From: Jens Axboe <[email protected]>
To: Xiaoguang Wang <[email protected]>,
Pavel Begunkov <[email protected]>,
[email protected]
Cc: [email protected]
Subject: Re: [PATCH v3 1/2] io_uring: avoid whole io_wq_work copy for requests completed inline
Date: Sat, 30 May 2020 07:43:52 -0600 [thread overview]
Message-ID: <[email protected]> (raw)
In-Reply-To: <[email protected]>
On 5/30/20 7:36 AM, Xiaoguang Wang wrote:
> hi,
>
>> On 28/05/2020 12:15, Xiaoguang Wang wrote:
>>> If requests can be submitted and completed inline, we don't need to
>>> initialize whole io_wq_work in io_init_req(), which is an expensive
>>> operation, add a new 'REQ_F_WORK_INITIALIZED' to control whether
>>> io_wq_work is initialized.
>>
>> It looks nicer. Especially if you'd add a helper as Jens supposed.

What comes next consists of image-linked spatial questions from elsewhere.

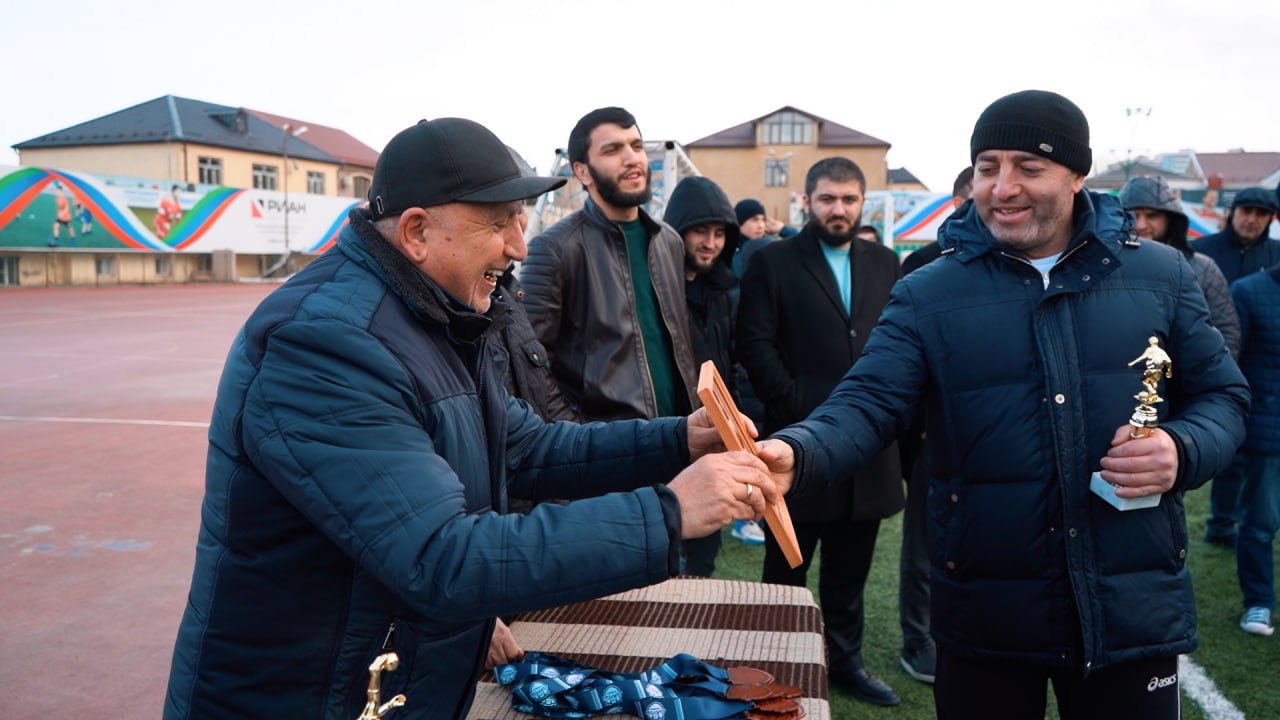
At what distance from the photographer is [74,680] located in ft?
15.1

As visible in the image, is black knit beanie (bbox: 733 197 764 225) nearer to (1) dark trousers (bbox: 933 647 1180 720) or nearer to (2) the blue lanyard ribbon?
(1) dark trousers (bbox: 933 647 1180 720)

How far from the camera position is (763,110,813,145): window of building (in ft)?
209

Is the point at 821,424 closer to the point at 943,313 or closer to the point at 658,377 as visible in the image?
the point at 943,313

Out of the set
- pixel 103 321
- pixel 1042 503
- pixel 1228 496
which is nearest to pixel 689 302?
pixel 1042 503

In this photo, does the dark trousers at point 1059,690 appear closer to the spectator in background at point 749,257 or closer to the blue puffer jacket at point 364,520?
the blue puffer jacket at point 364,520

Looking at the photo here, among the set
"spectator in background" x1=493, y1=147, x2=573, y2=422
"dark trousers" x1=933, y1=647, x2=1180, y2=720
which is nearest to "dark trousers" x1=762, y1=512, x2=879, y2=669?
"spectator in background" x1=493, y1=147, x2=573, y2=422

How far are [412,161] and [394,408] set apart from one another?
1.73 ft

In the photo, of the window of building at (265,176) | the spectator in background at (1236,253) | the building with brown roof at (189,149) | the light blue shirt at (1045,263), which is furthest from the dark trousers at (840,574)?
the window of building at (265,176)

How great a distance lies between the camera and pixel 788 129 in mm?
64062

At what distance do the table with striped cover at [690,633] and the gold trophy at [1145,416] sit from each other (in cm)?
91

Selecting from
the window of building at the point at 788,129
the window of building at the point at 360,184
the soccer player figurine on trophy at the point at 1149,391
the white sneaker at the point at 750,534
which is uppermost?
the window of building at the point at 788,129

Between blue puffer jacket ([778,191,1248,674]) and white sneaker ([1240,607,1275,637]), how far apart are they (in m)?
3.41

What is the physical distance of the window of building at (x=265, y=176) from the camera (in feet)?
192

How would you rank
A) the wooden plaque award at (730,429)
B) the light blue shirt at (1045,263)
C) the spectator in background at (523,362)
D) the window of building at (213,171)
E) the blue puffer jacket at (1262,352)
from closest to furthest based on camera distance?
the wooden plaque award at (730,429), the light blue shirt at (1045,263), the spectator in background at (523,362), the blue puffer jacket at (1262,352), the window of building at (213,171)
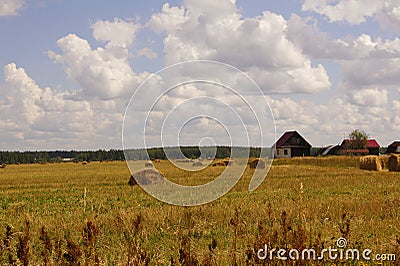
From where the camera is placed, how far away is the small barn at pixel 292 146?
3381 inches

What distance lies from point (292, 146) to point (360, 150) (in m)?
15.2

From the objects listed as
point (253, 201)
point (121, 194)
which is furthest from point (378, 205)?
point (121, 194)

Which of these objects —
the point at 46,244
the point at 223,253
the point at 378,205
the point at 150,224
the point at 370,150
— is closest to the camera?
the point at 46,244

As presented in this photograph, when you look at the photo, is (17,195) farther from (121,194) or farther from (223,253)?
(223,253)

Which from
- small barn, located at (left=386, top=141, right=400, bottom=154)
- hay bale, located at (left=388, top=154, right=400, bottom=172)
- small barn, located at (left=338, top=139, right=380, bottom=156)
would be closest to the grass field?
hay bale, located at (left=388, top=154, right=400, bottom=172)

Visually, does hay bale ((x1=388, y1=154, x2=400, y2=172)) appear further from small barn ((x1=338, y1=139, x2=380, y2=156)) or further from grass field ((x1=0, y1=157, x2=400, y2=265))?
small barn ((x1=338, y1=139, x2=380, y2=156))

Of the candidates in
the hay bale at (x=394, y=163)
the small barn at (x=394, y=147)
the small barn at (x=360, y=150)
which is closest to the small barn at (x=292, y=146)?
the small barn at (x=360, y=150)

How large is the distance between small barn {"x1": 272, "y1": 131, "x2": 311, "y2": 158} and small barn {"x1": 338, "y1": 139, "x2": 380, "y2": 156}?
10913 mm

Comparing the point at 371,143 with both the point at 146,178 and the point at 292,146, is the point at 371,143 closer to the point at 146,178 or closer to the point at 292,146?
the point at 292,146

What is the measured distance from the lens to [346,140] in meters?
95.6

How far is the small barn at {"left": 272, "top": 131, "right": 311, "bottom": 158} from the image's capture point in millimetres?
85875

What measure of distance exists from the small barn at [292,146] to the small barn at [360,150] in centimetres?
1091

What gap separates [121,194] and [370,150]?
8317cm

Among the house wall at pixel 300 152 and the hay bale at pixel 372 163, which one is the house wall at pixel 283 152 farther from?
the hay bale at pixel 372 163
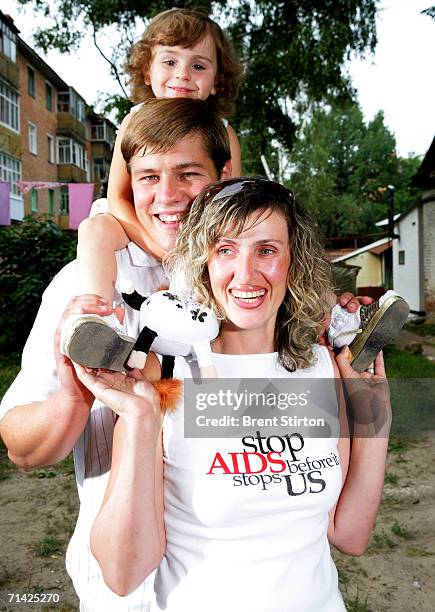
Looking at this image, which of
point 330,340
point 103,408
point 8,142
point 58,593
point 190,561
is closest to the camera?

> Sure, I'll add a helper in V4, thanks.
>
>>
>> The other thing, even though I hate treating a part of the fields differently
>> from others, I don't like ->creds tossing either.
>>
>> Did you consider trying using only ->work.creds without adding req->creds? like
>> in the untested incremental below. init_io_work() there is misleading, should be
>> somehow played around better.
> But if not adding a new req->creds, I think there will be some potential risks.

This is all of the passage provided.